=== Assignment ===
Please retype the listing below without a single change.

=== Excerpted records ===
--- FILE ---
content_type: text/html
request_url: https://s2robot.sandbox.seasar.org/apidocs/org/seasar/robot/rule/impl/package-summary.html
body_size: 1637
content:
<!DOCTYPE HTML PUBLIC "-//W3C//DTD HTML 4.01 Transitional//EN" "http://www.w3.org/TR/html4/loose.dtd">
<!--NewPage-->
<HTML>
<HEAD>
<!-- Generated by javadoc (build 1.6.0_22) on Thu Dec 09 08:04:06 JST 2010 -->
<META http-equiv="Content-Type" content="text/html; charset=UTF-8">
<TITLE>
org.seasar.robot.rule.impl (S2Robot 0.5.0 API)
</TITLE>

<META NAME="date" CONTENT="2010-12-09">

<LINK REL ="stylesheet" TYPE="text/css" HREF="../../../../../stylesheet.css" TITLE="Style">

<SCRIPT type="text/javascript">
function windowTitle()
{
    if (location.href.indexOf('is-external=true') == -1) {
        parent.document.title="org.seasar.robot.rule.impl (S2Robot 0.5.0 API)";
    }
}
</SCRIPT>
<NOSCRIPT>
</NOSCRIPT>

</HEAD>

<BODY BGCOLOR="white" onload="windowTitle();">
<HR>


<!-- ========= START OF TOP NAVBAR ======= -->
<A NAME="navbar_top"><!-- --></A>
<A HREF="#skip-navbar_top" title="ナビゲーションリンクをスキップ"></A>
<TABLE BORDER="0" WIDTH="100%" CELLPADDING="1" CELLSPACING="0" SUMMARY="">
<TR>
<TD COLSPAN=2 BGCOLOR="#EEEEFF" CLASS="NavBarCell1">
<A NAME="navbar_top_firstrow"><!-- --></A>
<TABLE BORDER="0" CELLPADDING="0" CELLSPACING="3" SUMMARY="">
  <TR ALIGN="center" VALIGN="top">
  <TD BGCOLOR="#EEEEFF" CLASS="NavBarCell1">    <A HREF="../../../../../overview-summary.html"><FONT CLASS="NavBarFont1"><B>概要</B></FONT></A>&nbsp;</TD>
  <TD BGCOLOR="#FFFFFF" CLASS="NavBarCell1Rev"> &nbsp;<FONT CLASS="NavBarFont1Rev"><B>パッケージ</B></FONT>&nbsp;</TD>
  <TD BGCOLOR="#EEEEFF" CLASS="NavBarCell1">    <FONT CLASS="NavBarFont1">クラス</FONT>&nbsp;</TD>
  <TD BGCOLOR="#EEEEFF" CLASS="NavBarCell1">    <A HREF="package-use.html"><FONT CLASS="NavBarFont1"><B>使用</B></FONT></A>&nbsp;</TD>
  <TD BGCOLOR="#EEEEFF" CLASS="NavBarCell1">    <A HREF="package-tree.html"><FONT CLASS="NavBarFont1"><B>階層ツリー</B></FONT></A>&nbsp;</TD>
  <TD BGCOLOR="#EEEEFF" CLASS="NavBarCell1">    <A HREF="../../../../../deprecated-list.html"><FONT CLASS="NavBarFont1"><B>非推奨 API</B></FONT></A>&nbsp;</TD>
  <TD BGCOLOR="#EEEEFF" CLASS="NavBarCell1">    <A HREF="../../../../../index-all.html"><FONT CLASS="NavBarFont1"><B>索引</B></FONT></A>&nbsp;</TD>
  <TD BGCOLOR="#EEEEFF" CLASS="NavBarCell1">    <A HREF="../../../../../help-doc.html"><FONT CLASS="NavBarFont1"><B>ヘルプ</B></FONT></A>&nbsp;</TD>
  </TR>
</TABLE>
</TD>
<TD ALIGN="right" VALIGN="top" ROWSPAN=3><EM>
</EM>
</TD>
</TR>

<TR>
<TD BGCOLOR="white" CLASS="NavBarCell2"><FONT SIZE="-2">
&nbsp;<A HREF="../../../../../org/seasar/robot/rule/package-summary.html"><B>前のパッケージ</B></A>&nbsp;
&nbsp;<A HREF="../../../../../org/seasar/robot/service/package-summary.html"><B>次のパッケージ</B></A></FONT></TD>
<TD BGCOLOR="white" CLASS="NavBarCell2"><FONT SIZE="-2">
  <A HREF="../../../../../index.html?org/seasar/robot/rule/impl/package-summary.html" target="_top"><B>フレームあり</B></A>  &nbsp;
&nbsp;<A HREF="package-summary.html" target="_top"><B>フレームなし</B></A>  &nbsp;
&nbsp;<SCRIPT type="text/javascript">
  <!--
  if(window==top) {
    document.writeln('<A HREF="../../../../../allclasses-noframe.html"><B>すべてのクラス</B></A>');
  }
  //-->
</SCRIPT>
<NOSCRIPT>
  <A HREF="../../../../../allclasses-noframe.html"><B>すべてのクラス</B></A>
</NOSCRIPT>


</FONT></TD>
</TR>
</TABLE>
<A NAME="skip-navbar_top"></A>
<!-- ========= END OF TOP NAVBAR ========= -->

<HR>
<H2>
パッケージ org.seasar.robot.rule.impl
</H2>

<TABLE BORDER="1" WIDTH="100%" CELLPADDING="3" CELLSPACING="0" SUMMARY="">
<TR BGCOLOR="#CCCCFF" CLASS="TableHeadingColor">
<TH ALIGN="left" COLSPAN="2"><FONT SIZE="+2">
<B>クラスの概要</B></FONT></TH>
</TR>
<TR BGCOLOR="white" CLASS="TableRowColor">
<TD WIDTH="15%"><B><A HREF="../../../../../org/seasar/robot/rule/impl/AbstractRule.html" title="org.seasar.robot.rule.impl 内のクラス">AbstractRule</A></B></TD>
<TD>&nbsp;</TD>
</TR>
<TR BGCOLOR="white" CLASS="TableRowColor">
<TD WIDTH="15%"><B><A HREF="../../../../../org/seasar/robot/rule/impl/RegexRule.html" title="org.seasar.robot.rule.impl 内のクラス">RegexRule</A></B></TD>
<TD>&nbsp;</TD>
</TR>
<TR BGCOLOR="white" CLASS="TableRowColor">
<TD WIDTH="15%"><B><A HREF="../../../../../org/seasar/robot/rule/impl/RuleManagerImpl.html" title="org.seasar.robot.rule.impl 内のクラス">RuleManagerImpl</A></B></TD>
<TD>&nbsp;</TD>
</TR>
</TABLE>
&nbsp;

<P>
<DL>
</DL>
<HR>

=== Answer to the exercise ===
--- FILE ---
content_type: text/html
request_url: https://s2robot.sandbox.seasar.org/apidocs/org/seasar/robot/rule/impl/package-summary.html
body_size: 1637
content:
<!DOCTYPE HTML PUBLIC "-//W3C//DTD HTML 4.01 Transitional//EN" "http://www.w3.org/TR/html4/loose.dtd">
<!--NewPage-->
<HTML>
<HEAD>
<!-- Generated by javadoc (build 1.6.0_22) on Thu Dec 09 08:04:06 JST 2010 -->
<META http-equiv="Content-Type" content="text/html; charset=UTF-8">
<TITLE>
org.seasar.robot.rule.impl (S2Robot 0.5.0 API)
</TITLE>

<META NAME="date" CONTENT="2010-12-09">

<LINK REL ="stylesheet" TYPE="text/css" HREF="../../../../../stylesheet.css" TITLE="Style">

<SCRIPT type="text/javascript">
function windowTitle()
{
    if (location.href.indexOf('is-external=true') == -1) {
        parent.document.title="org.seasar.robot.rule.impl (S2Robot 0.5.0 API)";
    }
}
</SCRIPT>
<NOSCRIPT>
</NOSCRIPT>

</HEAD>

<BODY BGCOLOR="white" onload="windowTitle();">
<HR>


<!-- ========= START OF TOP NAVBAR ======= -->
<A NAME="navbar_top"><!-- --></A>
<A HREF="#skip-navbar_top" title="ナビゲーションリンクをスキップ"></A>
<TABLE BORDER="0" WIDTH="100%" CELLPADDING="1" CELLSPACING="0" SUMMARY="">
<TR>
<TD COLSPAN=2 BGCOLOR="#EEEEFF" CLASS="NavBarCell1">
<A NAME="navbar_top_firstrow"><!-- --></A>
<TABLE BORDER="0" CELLPADDING="0" CELLSPACING="3" SUMMARY="">
  <TR ALIGN="center" VALIGN="top">
  <TD BGCOLOR="#EEEEFF" CLASS="NavBarCell1">    <A HREF="../../../../../overview-summary.html"><FONT CLASS="NavBarFont1"><B>概要</B></FONT></A>&nbsp;</TD>
  <TD BGCOLOR="#FFFFFF" CLASS="NavBarCell1Rev"> &nbsp;<FONT CLASS="NavBarFont1Rev"><B>パッケージ</B></FONT>&nbsp;</TD>
  <TD BGCOLOR="#EEEEFF" CLASS="NavBarCell1">    <FONT CLASS="NavBarFont1">クラス</FONT>&nbsp;</TD>
  <TD BGCOLOR="#EEEEFF" CLASS="NavBarCell1">    <A HREF="package-use.html"><FONT CLASS="NavBarFont1"><B>使用</B></FONT></A>&nbsp;</TD>
  <TD BGCOLOR="#EEEEFF" CLASS="NavBarCell1">    <A HREF="package-tree.html"><FONT CLASS="NavBarFont1"><B>階層ツリー</B></FONT></A>&nbsp;</TD>
  <TD BGCOLOR="#EEEEFF" CLASS="NavBarCell1">    <A HREF="../../../../../deprecated-list.html"><FONT CLASS="NavBarFont1"><B>非推奨 API</B></FONT></A>&nbsp;</TD>
  <TD BGCOLOR="#EEEEFF" CLASS="NavBarCell1">    <A HREF="../../../../../index-all.html"><FONT CLASS="NavBarFont1"><B>索引</B></FONT></A>&nbsp;</TD>
  <TD BGCOLOR="#EEEEFF" CLASS="NavBarCell1">    <A HREF="../../../../../help-doc.html"><FONT CLASS="NavBarFont1"><B>ヘルプ</B></FONT></A>&nbsp;</TD>
  </TR>
</TABLE>
</TD>
<TD ALIGN="right" VALIGN="top" ROWSPAN=3><EM>
</EM>
</TD>
</TR>

<TR>
<TD BGCOLOR="white" CLASS="NavBarCell2"><FONT SIZE="-2">
&nbsp;<A HREF="../../../../../org/seasar/robot/rule/package-summary.html"><B>前のパッケージ</B></A>&nbsp;
&nbsp;<A HREF="../../../../../org/seasar/robot/service/package-summary.html"><B>次のパッケージ</B></A></FONT></TD>
<TD BGCOLOR="white" CLASS="NavBarCell2"><FONT SIZE="-2">
  <A HREF="../../../../../index.html?org/seasar/robot/rule/impl/package-summary.html" target="_top"><B>フレームあり</B></A>  &nbsp;
&nbsp;<A HREF="package-summary.html" target="_top"><B>フレームなし</B></A>  &nbsp;
&nbsp;<SCRIPT type="text/javascript">
  <!--
  if(window==top) {
    document.writeln('<A HREF="../../../../../allclasses-noframe.html"><B>すべてのクラス</B></A>');
  }
  //-->
</SCRIPT>
<NOSCRIPT>
  <A HREF="../../../../../allclasses-noframe.html"><B>すべてのクラス</B></A>
</NOSCRIPT>


</FONT></TD>
</TR>
</TABLE>
<A NAME="skip-navbar_top"></A>
<!-- ========= END OF TOP NAVBAR ========= -->

<HR>
<H2>
パッケージ org.seasar.robot.rule.impl
</H2>

<TABLE BORDER="1" WIDTH="100%" CELLPADDING="3" CELLSPACING="0" SUMMARY="">
<TR BGCOLOR="#CCCCFF" CLASS="TableHeadingColor">
<TH ALIGN="left" COLSPAN="2"><FONT SIZE="+2">
<B>クラスの概要</B></FONT></TH>
</TR>
<TR BGCOLOR="white" CLASS="TableRowColor">
<TD WIDTH="15%"><B><A HREF="../../../../../org/seasar/robot/rule/impl/AbstractRule.html" title="org.seasar.robot.rule.impl 内のクラス">AbstractRule</A></B></TD>
<TD>&nbsp;</TD>
</TR>
<TR BGCOLOR="white" CLASS="TableRowColor">
<TD WIDTH="15%"><B><A HREF="../../../../../org/seasar/robot/rule/impl/RegexRule.html" title="org.seasar.robot.rule.impl 内のクラス">RegexRule</A></B></TD>
<TD>&nbsp;</TD>
</TR>
<TR BGCOLOR="white" CLASS="TableRowColor">
<TD WIDTH="15%"><B><A HREF="../../../../../org/seasar/robot/rule/impl/RuleManagerImpl.html" title="org.seasar.robot.rule.impl 内のクラス">RuleManagerImpl</A></B></TD>
<TD>&nbsp;</TD>
</TR>
</TABLE>
&nbsp;

<P>
<DL>
</DL>
<HR>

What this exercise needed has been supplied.